See https://vembrane.github.io for a high-level overview. For a comparison with similar tools have a look at the vembrane benchmarks.

Installation

vembrane is available in bioconda and can either be installed into an existing conda environment with mamba install -c conda-forge -c bioconda vembrane or into a new named environment mamba create -n environment_name -c conda-forge -c bioconda vembrane. Alternatively, if you are familiar with git and uv, clone this repository and run uv sync. See docs/develop.md for further details.

Subcommands

vembrane provides several subcommands for different tasks:

• filter: Filters VCF/BCF files based on flexible Python expressions. See the detailed documentation below.

   vembrane filter 'CHROM == "chr3" and ANN["Consequence"].any_is_a("frameshift_variant")' variants.bcf

• tag: A non-destructive version of filter. Instead of removing records, it adds a user-defined tag to the FILTER field of records that match an expression. For more details, see docs/tag.md.

  vembrane tag --tag quality_at_least_30="QUAL >= 30" variants.vcf

• table: Creates tabular (TSV/CSV or parquet) files from VCF/BCF data. The columns can be defined with flexible Python expressions. For more details, see docs/table.md.

  vembrane table 'CHROM, POS, 10**(-QUAL/10), ANN["CLIN_SIG"]' input.vcf > table.tsv

• annotate: Annotates VCF/BCF files with data from an external table-like file (e.g., TSV, CSV), based on genomic coordinates. For more details, see docs/annotate.md.

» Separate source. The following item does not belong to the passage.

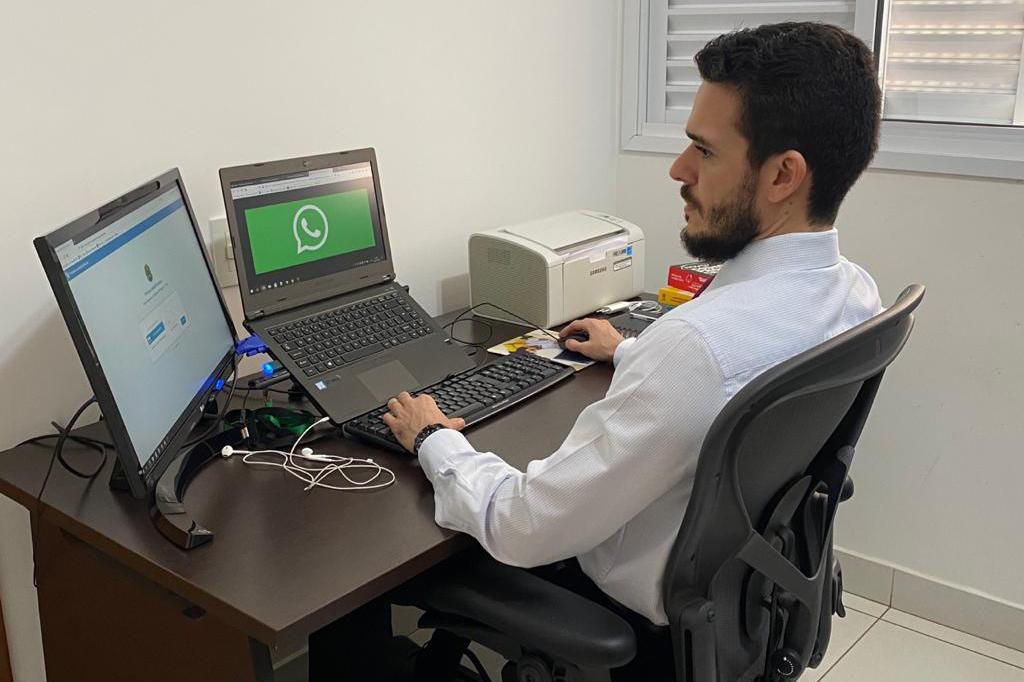 Homem em frente a duas telas de computador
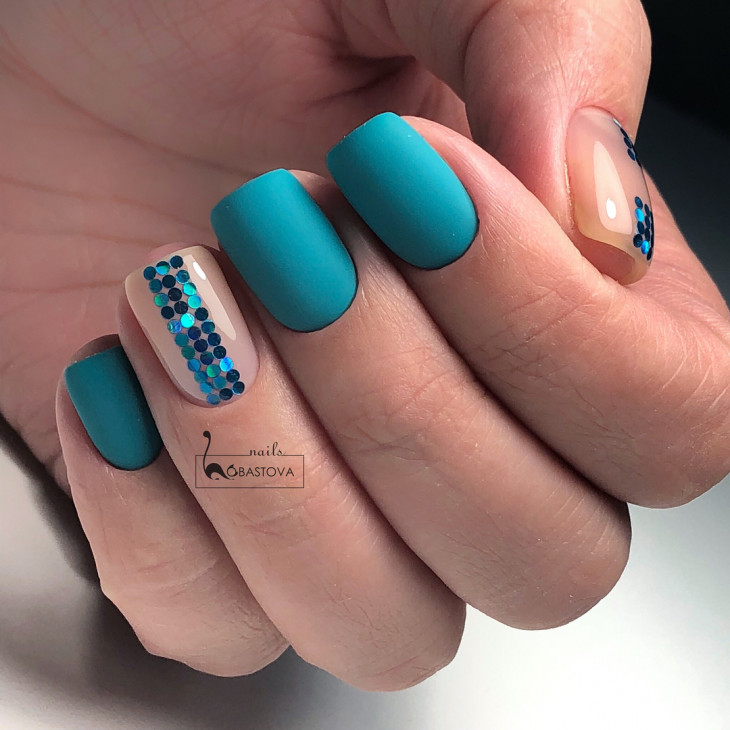 manucure turquoise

  vembrane annotate example.yaml example.bcf > annotated.vcf

• sort: Sorts VCF/BCF files. The sort order can be defined via flexible Python expressions and thus be based on any field and annotation that occurs in the VCF/BCF (e.g. impact or clinical significance). The primary use case is variant prioritization. For more details, see docs/sort.md.

  vembrane sort input.vcf 'round(ANN["gnomad_AF"], 1), -ANN["REVEL"]' > prioritized.vcf

• structured: Converts VCF records into structured formats like JSON, JSONL, or YAML using a flexible YTE template. For more details, see docs/structured.md.

  vembrane structured template.yml input.vcf --output output.json

• fhir: Converts VCF records into FHIR observations. For more details, see docs/fhir.md.

  vembrane fhir tumor GRCh38 --profile mii_molgen_v2025.0.0 --output-fmt json --annotation-key ANN < sample.vcf > sample-tumor.fhir.json

vembrane filter

Full documentation is also available in docs/filter.md.

Usage

vembrane takes two positional arguments: The filter expression and the input file; the latter may be omitted to read from stdin instead, making it easy to use vembrane in pipe chains.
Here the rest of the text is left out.